The Dutch, who for centuries have faced the dilemma of having potentially too many people on too little land, were scandalously tolerant of family planning in the early 20th century. This liberal bias was not shared by other nations. In America, the Comstock Laws of 1873 forbade the dissemination of contraceptive information. As late as the early 1910s, one Dora Sanger was forced to flee the land of the free for promulgating the obscene notion that each woman be "the absolute mistress of her own body." Sanger found her way to Holland, where she became convinced of the superiority of the diaphragm to the suppositories and douches used by her contemporary countrywomen. She then wrote a pamphlet, "Dutch Methods of Birth Control," outlining the numerous means by which the Dutch prevent their nation from overrunning the world. On the Dutch pessary (which it seems was available in a number of sizes), this is what she had to say:"The pessary Mensinga (price 50 cents) is a simple ring closed by an indiarubber membrane curved like hemisphere... Generally the pessary is moistened with the same liquid which is used as an injection [a fluid, usually highly acidic, which ladies in Sanger's time literally injected with a glass syringe into their vaginas after sex to act against both conception and venereal contagion]; but on the first occasion, and always when the pessary is introduced with difficulty, the genital parts must be moistened with white soap to render them slippery. When a wife is measured for a pessary she should be at her ease, undressed, without her stays, in the stooping or cowering position, and thighs apart... To place the pessary, it is pushed vertically into the longitudinal opening of the vulva."

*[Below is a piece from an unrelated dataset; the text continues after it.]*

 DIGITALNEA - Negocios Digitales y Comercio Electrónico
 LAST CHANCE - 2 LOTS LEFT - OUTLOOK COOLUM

Sanger adds, pointedly:"The method which we mention for the use of women has great advantage of permitting her to be free from care during the night; and it is also an essential point that the husband need not be consulted in the matter. If these instruments are well placed, the husband cannot perceive their employment by the wife. It is also requisite that the method does not at all annoy the wife; if they produce the slightest pain, it is because they are either ill-chosen or misplaced."
Though she shared much of Sanger's goals, Constance Goh, the subject of the frustrating page 337, thought rather less of the pessary. The founder of Singapore's first family planning clinic in 1949 deemed the 'cap and paste' a "very messy, troublesome, very expensive" contraceptive. But it was still the best available option, as she explained, "It was very difficult to persuade men to use condoms. Most men thought only of their own pleasure. They thought their fun might be spoiled, their health injured."
For her efforts to help families break out of the poverty cycle, Goh (a devout Presbyterian) was sent to hell twice a month by the Catholic Church until the 1960s, when a certain Mr Lee threw in his lot with the mission of her clinic.It's far easier to make love without making babies these days, unless you are a teenager so convinced of the inefficacy of condoms that you prefer the greater power of a pledge. Diaphragms and douches, though, have gone the way of the non-avian dinosaur, save in a growing movement to reduce the footprint of monthly discharges. Of course, all this is moot to ducks that can only shoot a quiverfull of blanks and threaten the maidenhood of small furry mammals. Isn't it time to put to bed the irate vanity that every sperm is sacred and every spill is waste?